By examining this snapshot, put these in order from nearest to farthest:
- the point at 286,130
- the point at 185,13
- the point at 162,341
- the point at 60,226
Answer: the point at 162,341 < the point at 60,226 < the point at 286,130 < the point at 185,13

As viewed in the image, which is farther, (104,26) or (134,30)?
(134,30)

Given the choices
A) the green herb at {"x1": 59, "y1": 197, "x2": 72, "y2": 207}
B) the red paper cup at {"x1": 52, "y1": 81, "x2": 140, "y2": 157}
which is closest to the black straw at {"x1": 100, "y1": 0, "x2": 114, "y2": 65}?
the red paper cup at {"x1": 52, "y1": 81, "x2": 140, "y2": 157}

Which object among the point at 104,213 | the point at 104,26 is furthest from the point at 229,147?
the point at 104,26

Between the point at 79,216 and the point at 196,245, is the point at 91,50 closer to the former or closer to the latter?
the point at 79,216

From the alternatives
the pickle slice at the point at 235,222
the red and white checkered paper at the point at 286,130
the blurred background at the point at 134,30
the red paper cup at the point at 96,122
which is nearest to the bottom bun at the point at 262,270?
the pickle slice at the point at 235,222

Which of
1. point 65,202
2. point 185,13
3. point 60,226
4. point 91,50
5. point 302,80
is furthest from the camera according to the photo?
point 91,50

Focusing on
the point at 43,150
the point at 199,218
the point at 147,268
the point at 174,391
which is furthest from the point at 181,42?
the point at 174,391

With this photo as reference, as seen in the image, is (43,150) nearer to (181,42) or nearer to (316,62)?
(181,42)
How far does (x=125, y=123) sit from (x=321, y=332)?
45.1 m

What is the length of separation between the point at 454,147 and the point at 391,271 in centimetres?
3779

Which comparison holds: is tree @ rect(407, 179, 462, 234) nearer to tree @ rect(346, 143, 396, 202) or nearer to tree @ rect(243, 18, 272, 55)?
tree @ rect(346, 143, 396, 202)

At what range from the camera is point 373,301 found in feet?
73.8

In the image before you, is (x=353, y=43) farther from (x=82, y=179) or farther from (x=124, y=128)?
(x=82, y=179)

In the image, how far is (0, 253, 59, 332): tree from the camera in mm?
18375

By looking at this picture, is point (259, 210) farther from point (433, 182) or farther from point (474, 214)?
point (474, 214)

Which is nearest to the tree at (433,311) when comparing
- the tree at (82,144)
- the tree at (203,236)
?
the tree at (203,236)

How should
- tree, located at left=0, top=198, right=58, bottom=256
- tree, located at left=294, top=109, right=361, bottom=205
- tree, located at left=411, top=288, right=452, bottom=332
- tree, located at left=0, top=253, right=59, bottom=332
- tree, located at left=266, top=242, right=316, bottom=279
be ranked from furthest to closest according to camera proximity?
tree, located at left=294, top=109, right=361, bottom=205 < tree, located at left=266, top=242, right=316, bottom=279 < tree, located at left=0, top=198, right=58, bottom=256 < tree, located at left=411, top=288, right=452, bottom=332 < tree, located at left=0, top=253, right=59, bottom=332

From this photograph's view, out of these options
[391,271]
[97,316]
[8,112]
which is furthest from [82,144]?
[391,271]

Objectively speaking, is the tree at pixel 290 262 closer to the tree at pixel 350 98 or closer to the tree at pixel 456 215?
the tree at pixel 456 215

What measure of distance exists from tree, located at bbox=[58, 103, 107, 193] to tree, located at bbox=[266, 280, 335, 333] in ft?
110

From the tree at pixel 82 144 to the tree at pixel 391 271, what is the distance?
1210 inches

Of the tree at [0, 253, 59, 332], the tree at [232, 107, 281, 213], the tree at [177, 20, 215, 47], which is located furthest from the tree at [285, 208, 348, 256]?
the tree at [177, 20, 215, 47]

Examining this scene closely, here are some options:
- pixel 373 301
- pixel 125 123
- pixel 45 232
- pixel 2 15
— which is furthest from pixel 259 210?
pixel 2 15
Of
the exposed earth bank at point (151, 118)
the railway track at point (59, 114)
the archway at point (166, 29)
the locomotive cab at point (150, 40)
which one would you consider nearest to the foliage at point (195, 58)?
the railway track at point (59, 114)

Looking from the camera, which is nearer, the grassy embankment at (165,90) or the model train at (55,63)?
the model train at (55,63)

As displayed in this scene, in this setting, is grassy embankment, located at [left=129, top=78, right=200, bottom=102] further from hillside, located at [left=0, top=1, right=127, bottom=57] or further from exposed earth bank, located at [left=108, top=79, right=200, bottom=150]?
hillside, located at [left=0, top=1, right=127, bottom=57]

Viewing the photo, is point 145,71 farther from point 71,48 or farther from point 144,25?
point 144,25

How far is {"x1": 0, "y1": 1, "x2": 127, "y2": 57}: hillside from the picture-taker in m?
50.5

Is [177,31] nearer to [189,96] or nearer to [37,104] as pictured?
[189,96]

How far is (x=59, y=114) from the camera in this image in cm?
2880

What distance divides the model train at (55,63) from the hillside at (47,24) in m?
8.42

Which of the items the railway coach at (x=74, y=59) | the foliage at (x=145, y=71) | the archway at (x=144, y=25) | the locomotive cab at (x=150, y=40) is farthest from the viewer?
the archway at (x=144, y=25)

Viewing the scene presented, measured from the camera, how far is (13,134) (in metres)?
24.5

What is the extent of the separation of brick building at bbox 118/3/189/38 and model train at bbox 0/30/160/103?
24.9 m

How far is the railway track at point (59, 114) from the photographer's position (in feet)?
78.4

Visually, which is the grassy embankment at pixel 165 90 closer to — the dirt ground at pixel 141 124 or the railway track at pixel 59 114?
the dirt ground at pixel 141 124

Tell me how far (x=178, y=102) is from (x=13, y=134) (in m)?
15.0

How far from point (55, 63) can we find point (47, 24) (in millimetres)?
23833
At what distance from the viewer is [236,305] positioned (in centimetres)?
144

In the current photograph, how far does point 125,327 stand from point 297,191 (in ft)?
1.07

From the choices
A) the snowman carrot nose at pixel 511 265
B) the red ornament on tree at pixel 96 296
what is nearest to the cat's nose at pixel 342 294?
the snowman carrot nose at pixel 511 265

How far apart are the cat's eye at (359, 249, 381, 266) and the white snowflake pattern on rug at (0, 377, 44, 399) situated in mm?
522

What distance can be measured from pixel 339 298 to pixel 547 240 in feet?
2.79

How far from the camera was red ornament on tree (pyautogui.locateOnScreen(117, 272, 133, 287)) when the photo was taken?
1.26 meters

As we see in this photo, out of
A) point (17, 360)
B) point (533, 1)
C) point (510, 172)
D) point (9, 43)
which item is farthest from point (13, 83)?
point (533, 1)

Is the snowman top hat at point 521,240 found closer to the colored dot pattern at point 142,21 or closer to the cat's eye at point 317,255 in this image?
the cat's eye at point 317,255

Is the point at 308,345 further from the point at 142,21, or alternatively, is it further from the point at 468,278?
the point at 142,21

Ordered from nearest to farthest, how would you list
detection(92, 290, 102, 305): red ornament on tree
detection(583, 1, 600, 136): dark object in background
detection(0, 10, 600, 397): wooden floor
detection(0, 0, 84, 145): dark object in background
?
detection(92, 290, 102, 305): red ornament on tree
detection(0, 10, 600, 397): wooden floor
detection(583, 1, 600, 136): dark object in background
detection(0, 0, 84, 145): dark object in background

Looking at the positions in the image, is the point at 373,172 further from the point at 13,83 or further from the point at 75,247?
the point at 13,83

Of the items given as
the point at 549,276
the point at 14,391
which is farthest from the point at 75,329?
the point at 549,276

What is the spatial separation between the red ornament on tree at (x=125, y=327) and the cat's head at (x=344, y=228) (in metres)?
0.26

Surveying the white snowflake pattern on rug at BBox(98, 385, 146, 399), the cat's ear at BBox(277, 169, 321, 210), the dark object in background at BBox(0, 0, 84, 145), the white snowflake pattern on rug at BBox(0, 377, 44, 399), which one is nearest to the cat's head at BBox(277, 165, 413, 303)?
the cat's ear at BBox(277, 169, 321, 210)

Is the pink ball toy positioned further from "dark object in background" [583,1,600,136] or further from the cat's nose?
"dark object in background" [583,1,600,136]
--------------------------------
▶ [THE TASK] Copy out the lines starting at the one containing "Ordered from nearest" and ending with the last line of the entries. Include nothing else.

▶ [REPLY TO THE TASK]
Ordered from nearest to farthest, how would you list
detection(92, 290, 102, 305): red ornament on tree
detection(583, 1, 600, 136): dark object in background
detection(0, 10, 600, 397): wooden floor
detection(0, 0, 84, 145): dark object in background
?
detection(92, 290, 102, 305): red ornament on tree
detection(0, 10, 600, 397): wooden floor
detection(583, 1, 600, 136): dark object in background
detection(0, 0, 84, 145): dark object in background

Looking at the positions in the image, is the point at 373,172 further from the point at 13,83 or further from the point at 75,247?
the point at 13,83

Of the items given as
the point at 549,276
the point at 14,391
which is farthest from the point at 75,329?
the point at 549,276

What is the spatial separation between the red ornament on tree at (x=125, y=327) and the cat's head at (x=344, y=228) (in metres)?
0.26

Surveying the white snowflake pattern on rug at BBox(98, 385, 146, 399), the cat's ear at BBox(277, 169, 321, 210), the dark object in background at BBox(0, 0, 84, 145), the white snowflake pattern on rug at BBox(0, 377, 44, 399), which one is nearest to the cat's head at BBox(277, 165, 413, 303)?
the cat's ear at BBox(277, 169, 321, 210)

Is the pink ball toy positioned further from "dark object in background" [583,1,600,136] or further from the cat's nose?
"dark object in background" [583,1,600,136]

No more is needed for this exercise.